_EXERCISE DIRECTIONS_
Please give again every entry exactly as it appears, setting aside the pictures.

Top of DATA EXCERPTS

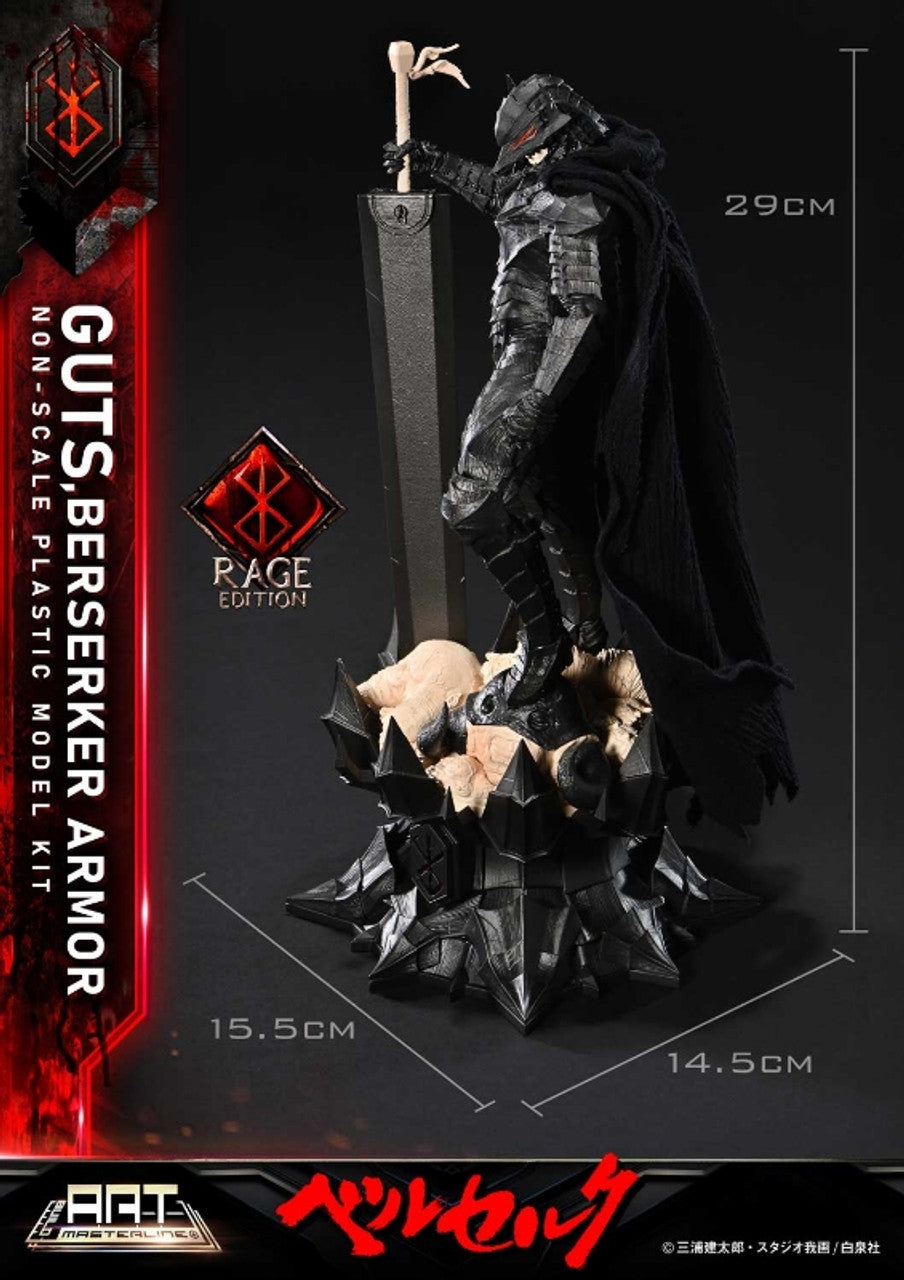[Pre-Order] Prime 1 Studio - Model Kit - Berserk Guts - Berserker Armor Rage Plastic Model Kit BABR-01 BABR-01S (Licensed)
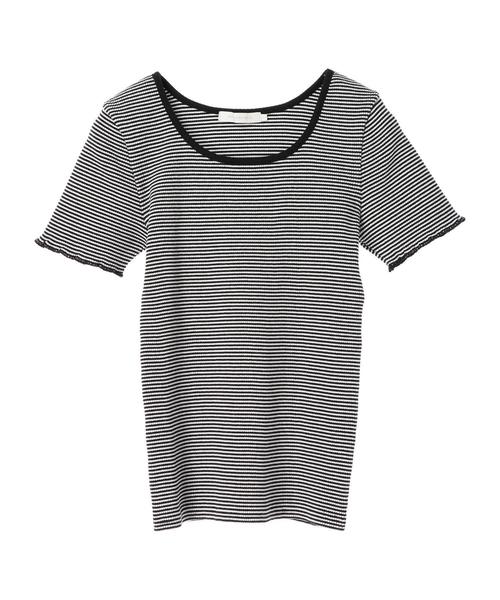 AMERICAN HOLIC（アメリカンホリック）の「ヘビーテレコクルーネックカットプルオーバー　＊（Tシャツ/カットソー・レディース・ブラック/アイボリー/その他7/ホワイト系その他4/ブラック系その他4/ブルー系その他2・M/L）」の9枚目の写真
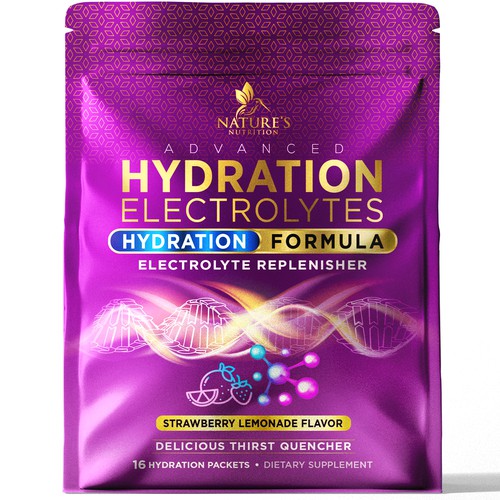 Refreshing Hydration Electrolytes Design Needed for Nature's Nutrition Design by agooshe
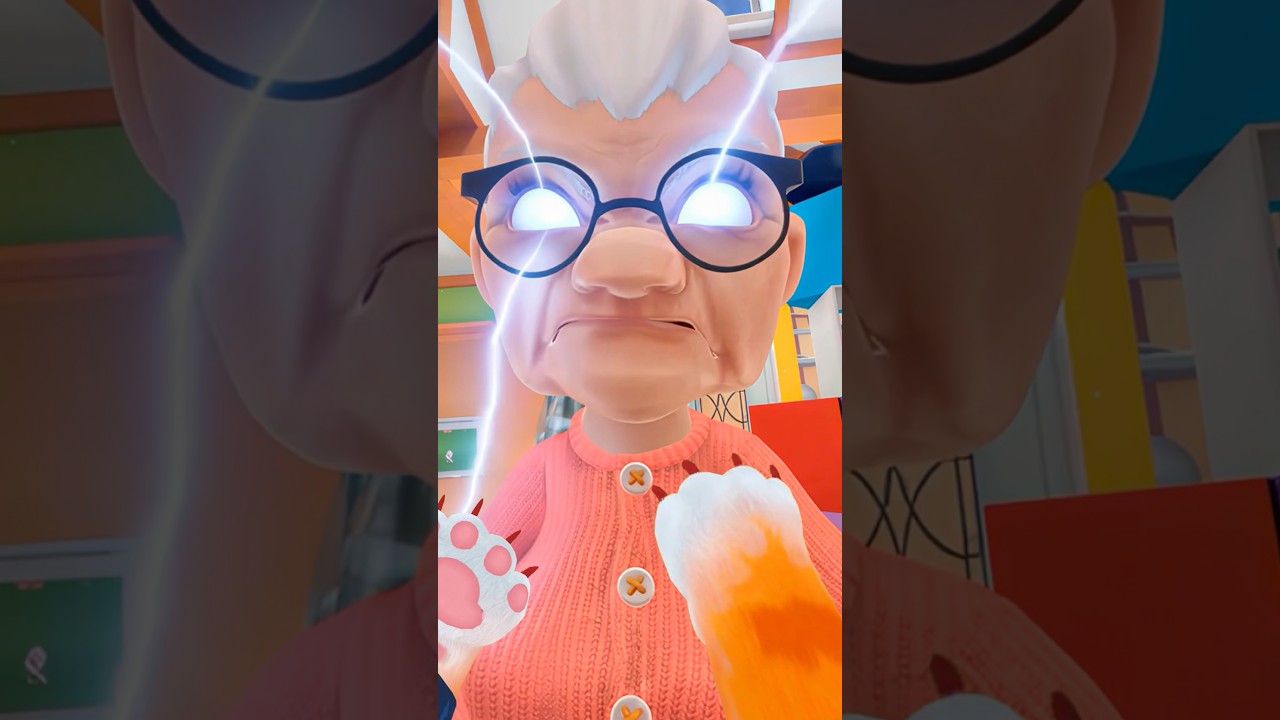 🐈️Cat VS Grandma👵I Am Cat #vr #game #funny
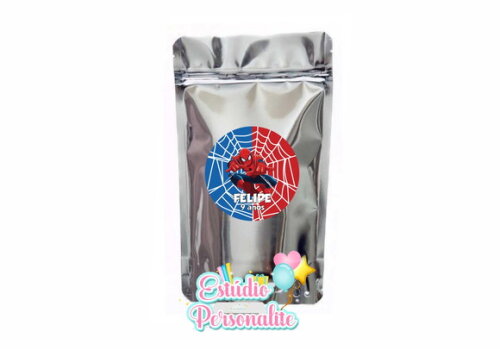 Saquinho Metalizado Homem Aranha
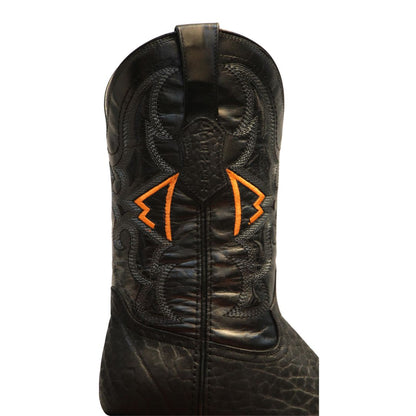 Bota Vaquera Caballero Icy Denver Marlboro Cuello de Toro Negro BD0036-MB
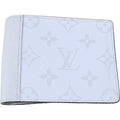 Louis Vuitton Taigarama Portefeuille Multiple Antarctica Compact Wallet Bifold
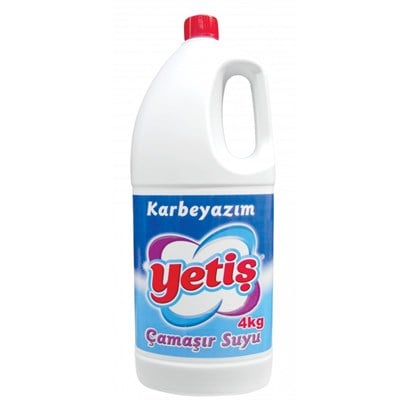 Yetiş Çamaşır Suyu 4 Kg Normal x4 lü Koli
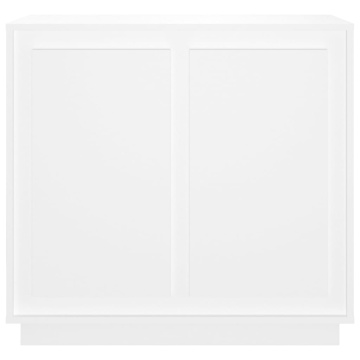 Dulap, alb, 80x34x75 cm, lemn prelucrat - Img 8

Bottom of DATA EXCERPTS

_SOLUTION FOR THIS PROBLEM_
[Pre-Order] Prime 1 Studio - Model Kit - Berserk Guts - Berserker Armor Rage Plastic Model Kit BABR-01 BABR-01S (Licensed)
 AMERICAN HOLIC（アメリカンホリック）の「ヘビーテレコクルーネックカットプルオーバー　＊（Tシャツ/カットソー・レディース・ブラック/アイボリー/その他7/ホワイト系その他4/ブラック系その他4/ブルー系その他2・M/L）」の9枚目の写真
 Refreshing Hydration Electrolytes Design Needed for Nature's Nutrition Design by agooshe
 🐈️Cat VS Grandma👵I Am Cat #vr #game #funny
 Saquinho Metalizado Homem Aranha
 Bota Vaquera Caballero Icy Denver Marlboro Cuello de Toro Negro BD0036-MB
 Louis Vuitton Taigarama Portefeuille Multiple Antarctica Compact Wallet Bifold
 Yetiş Çamaşır Suyu 4 Kg Normal x4 lü Koli
 Dulap, alb, 80x34x75 cm, lemn prelucrat - Img 8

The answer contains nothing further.